@CTho9305: Good post - the x86 architecture is complicated enough that you can find strange things everywhere you look (although op code prefixes and variable length opcodes up to 15 bytes [theoretically at least] still win in my book)
But I think you agree that you can handle most of it while decoding (and making sure that modern compilers use only instructions that are heavily optimized and get around the compability overhead) and I think Intel handles most of it that way as well. And one thing's sure I wouldn't want to be the person having to verify their decoders.
I actually disagree. The decoder can't protect the backend from any of the issues I mentioned, because there are things you can't figure out at decode time.
You could conceptually limit compilers to hardware-friendly operations (emulate the rest, 10X slower), but the risk is that your competitor's compiler will suddenly start emitting operations your chip is deoptimized for and you'll look really bad on the benchmarks they're involved with. People here are welcome to argue that a compiler writer would never be evil enough to do that...but in the real world that concern comes up.
I think the problem in the desktop/laptop space is, that what do you prefer: A 5% more expensive CPU that can run all your programs you already have or a marginally cheaper CPU for which there are only a handful of programs available? I - and I'm pretty sure the majority of people - would take the first choice. On the other hand who'd write a program for a ARM cpu that doesn't target a smartphone?
With the advance of bytecode interpreters that problem should become smaller and smaller, but atm we're not there I think.
The reason why people can port games from consoles to PCs is that there's already a framework that handles most of the complexity - for other applications these don't exist.
I don't think everybody can jump to ARM tomorrow, but I see a trend. I didn't even consider bytecode.
As for "programs I already have", much of what I do is in a web browser; outside the browser, I watch TV (well, when it's Hulu that's in the browser too), play games, and use TuxGuitar and Audacity (both are already cross-platform). Browsers exist on every platform, and as previously discussed many games are developed on PowerPC. I think the growing power of web browsers is actually a relatively large threat to Windows and x86. Once it works in Firefox, OS and instruction set become irrelevant.

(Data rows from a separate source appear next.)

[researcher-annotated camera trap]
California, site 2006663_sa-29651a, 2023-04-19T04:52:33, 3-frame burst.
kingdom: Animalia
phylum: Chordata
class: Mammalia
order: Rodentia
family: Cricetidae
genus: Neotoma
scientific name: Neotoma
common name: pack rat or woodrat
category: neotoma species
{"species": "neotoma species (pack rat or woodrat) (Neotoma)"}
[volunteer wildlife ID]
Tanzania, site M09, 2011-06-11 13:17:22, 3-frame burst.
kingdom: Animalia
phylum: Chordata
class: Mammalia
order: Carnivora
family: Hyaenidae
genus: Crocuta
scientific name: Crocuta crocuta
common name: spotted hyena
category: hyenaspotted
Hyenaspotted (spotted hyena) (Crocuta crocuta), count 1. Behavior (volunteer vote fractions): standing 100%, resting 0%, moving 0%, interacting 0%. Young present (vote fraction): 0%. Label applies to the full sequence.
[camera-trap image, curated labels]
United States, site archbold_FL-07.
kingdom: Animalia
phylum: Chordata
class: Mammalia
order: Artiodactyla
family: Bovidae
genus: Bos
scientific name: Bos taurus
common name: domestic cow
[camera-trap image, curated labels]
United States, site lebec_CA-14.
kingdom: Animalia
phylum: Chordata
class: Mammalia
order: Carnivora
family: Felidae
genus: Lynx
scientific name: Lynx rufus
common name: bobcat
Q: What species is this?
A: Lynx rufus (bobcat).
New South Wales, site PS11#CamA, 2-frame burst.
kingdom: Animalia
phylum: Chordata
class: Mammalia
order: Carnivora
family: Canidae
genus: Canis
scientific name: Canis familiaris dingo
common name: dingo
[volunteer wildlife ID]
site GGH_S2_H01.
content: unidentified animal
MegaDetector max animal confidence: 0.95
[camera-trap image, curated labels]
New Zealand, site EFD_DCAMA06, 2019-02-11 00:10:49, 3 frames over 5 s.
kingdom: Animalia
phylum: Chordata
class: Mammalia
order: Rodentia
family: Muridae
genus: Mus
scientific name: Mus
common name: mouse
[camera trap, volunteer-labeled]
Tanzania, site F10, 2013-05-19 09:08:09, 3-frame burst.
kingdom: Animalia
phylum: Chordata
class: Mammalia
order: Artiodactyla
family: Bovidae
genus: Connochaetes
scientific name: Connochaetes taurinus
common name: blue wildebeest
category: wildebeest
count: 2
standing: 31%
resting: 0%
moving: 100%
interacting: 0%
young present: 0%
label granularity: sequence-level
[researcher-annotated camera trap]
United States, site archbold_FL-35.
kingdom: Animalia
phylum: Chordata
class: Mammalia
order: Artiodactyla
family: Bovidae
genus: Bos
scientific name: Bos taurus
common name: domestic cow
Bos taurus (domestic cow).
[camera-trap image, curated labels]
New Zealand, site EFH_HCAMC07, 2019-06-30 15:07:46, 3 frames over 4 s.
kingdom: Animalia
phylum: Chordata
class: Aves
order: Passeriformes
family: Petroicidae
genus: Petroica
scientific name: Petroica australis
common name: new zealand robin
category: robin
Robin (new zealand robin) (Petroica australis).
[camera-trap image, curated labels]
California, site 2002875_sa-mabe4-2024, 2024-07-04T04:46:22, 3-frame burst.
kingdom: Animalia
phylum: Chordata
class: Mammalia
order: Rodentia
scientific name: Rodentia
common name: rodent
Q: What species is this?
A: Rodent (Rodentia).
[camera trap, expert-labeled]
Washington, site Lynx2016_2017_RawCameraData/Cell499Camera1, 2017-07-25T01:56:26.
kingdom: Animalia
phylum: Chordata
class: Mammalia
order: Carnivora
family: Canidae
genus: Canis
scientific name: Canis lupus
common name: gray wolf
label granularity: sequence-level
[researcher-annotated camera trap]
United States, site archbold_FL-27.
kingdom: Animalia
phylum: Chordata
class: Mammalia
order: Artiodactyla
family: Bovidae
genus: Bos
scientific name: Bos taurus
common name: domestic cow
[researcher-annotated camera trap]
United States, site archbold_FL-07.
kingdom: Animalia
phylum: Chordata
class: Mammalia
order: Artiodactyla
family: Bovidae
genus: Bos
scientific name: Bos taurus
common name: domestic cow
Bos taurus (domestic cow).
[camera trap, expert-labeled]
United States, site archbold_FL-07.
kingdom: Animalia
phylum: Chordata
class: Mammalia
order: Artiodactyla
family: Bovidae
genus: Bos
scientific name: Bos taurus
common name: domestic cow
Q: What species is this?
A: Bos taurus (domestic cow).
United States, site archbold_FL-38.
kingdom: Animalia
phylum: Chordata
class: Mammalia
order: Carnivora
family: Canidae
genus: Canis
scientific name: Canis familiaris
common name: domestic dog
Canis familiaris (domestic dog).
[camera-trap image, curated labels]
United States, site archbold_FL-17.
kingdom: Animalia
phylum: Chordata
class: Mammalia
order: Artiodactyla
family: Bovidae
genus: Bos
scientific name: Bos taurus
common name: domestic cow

Power users here may have more applications that are problematic, but as people like me jump to new platforms (e.g. a $200 impulse-buy tablet/netbook/whatever), some will be developers, and they'll solve the "missing application" problems. Really old legacy applications can be addressed with emulation. Heck, Microsoft already uses that solution even for x86 on x86 because software compatibility is imperfect.
Does anyone have information on how x86 decoding scales for smaller cores like atom and bobcat?
Would it be safe to assume less x86 decoder area is needed for a smaller cpu core?
I don't think I can give a satisfying answer because I don't think there's sufficiently-detailed public information to work from. However, I stand by my statement that there's overhead beyond the decoder (and a lot of that doesn't scale down much).
I keep wondering why atom has such a decreased performance per watt compared to other laptop and desktop processors? IO power budget scaling differences vs. x86 decoder scaling differences vs. other differences?
Given the perf-per-watt of Bobcat versus Atom, it would seem that Intel did something wrong for Atom. It's plausible that they started the design aiming at sub-watt operation, realized they blew the budget, and decided to crank the frequency and push it into netbooks in hopes of making money until they could fix the design. When you take an architecture well beyond its design target (either by pushing a server chip into a laptop, or a laptop chip into a server), you end up with horrible perf/watt.